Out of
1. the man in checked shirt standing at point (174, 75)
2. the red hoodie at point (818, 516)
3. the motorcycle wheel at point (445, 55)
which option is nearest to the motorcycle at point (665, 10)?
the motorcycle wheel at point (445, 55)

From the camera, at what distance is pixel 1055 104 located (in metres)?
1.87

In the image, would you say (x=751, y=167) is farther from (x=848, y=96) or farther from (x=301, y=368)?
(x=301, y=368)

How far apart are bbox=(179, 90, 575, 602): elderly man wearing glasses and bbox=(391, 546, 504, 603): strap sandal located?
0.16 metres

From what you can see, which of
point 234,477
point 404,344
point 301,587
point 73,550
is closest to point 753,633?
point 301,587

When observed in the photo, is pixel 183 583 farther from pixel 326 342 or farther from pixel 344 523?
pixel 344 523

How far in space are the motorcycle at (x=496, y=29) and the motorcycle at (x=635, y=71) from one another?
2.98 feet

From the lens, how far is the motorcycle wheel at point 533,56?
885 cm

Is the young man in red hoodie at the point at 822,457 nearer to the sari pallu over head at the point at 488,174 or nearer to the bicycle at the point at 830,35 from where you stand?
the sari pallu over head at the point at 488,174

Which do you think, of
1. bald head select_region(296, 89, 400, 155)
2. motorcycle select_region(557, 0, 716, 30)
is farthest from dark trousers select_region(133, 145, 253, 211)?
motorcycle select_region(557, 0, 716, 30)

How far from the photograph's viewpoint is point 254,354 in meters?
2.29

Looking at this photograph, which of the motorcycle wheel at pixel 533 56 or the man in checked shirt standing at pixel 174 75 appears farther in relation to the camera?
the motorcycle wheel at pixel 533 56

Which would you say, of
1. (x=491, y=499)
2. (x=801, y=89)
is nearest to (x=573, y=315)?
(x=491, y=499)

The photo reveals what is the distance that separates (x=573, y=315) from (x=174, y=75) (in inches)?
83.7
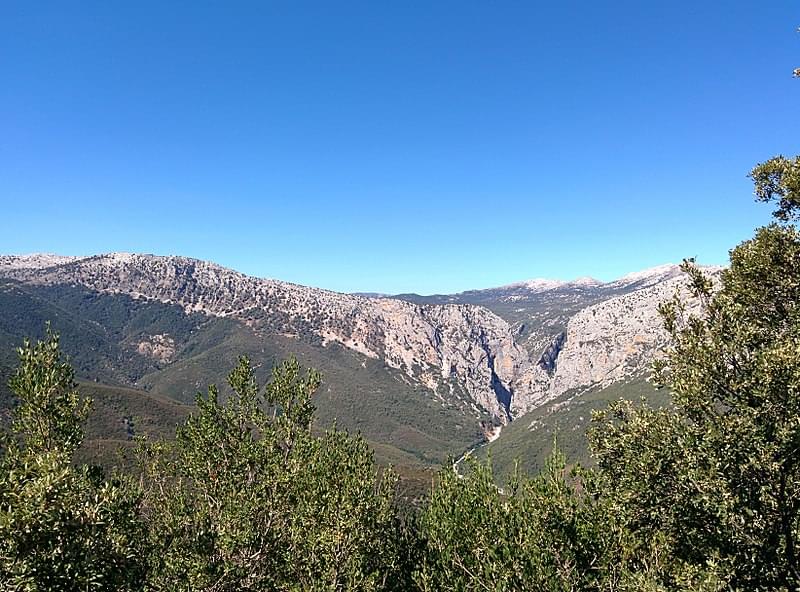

==*==

◆ Exercise
Find each line in the records that contains the word "would" and copy those lines.

◆ Task solution
In the image, would you say (x=751, y=167) is farther from (x=848, y=96) or farther from (x=301, y=368)?
Which would you say, of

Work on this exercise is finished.